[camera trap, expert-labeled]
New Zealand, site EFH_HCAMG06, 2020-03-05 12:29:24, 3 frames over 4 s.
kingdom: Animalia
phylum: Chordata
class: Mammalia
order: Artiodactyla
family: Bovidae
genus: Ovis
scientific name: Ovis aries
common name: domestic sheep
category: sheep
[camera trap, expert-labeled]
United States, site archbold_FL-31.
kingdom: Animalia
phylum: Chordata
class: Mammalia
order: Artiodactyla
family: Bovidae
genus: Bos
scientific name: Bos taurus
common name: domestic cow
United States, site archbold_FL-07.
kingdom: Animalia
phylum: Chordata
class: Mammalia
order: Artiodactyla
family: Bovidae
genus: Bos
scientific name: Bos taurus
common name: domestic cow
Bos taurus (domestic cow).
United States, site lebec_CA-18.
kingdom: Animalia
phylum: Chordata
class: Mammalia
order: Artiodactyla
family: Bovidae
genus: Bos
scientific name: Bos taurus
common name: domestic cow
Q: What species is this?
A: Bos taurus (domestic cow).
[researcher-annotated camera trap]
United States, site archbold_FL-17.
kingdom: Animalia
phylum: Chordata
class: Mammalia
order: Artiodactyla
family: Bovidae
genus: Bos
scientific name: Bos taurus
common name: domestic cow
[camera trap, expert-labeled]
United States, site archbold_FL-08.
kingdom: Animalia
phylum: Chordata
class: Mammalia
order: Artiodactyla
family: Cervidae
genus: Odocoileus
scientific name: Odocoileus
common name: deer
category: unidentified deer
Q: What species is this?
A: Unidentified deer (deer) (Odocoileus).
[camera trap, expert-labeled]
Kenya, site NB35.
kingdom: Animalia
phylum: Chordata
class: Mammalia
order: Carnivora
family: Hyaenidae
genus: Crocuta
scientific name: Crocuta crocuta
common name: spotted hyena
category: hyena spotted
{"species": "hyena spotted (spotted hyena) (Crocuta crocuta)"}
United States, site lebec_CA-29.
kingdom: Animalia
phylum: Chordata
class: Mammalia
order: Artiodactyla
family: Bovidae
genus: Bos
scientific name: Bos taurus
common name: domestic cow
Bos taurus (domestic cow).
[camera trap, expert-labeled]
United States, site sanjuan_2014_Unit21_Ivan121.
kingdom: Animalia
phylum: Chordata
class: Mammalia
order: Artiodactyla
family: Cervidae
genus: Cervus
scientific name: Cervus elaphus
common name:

## Task details
Output the full listing exactly as given.

## Task solution
[camera trap, expert-labeled]
New Zealand, site EFH_HCAMG06, 2020-03-05 12:29:24, 3 frames over 4 s.
kingdom: Animalia
phylum: Chordata
class: Mammalia
order: Artiodactyla
family: Bovidae
genus: Ovis
scientific name: Ovis aries
common name: domestic sheep
category: sheep
[camera trap, expert-labeled]
United States, site archbold_FL-31.
kingdom: Animalia
phylum: Chordata
class: Mammalia
order: Artiodactyla
family: Bovidae
genus: Bos
scientific name: Bos taurus
common name: domestic cow
United States, site archbold_FL-07.
kingdom: Animalia
phylum: Chordata
class: Mammalia
order: Artiodactyla
family: Bovidae
genus: Bos
scientific name: Bos taurus
common name: domestic cow
Bos taurus (domestic cow).
United States, site lebec_CA-18.
kingdom: Animalia
phylum: Chordata
class: Mammalia
order: Artiodactyla
family: Bovidae
genus: Bos
scientific name: Bos taurus
common name: domestic cow
Q: What species is this?
A: Bos taurus (domestic cow).
[researcher-annotated camera trap]
United States, site archbold_FL-17.
kingdom: Animalia
phylum: Chordata
class: Mammalia
order: Artiodactyla
family: Bovidae
genus: Bos
scientific name: Bos taurus
common name: domestic cow
[camera trap, expert-labeled]
United States, site archbold_FL-08.
kingdom: Animalia
phylum: Chordata
class: Mammalia
order: Artiodactyla
family: Cervidae
genus: Odocoileus
scientific name: Odocoileus
common name: deer
category: unidentified deer
Q: What species is this?
A: Unidentified deer (deer) (Odocoileus).
[camera trap, expert-labeled]
Kenya, site NB35.
kingdom: Animalia
phylum: Chordata
class: Mammalia
order: Carnivora
family: Hyaenidae
genus: Crocuta
scientific name: Crocuta crocuta
common name: spotted hyena
category: hyena spotted
{"species": "hyena spotted (spotted hyena) (Crocuta crocuta)"}
United States, site lebec_CA-29.
kingdom: Animalia
phylum: Chordata
class: Mammalia
order: Artiodactyla
family: Bovidae
genus: Bos
scientific name: Bos taurus
common name: domestic cow
Bos taurus (domestic cow).
[camera trap, expert-labeled]
United States, site sanjuan_2014_Unit21_Ivan121.
kingdom: Animalia
phylum: Chordata
class: Mammalia
order: Artiodactyla
family: Cervidae
genus: Cervus
scientific name: Cervus elaphus
common name:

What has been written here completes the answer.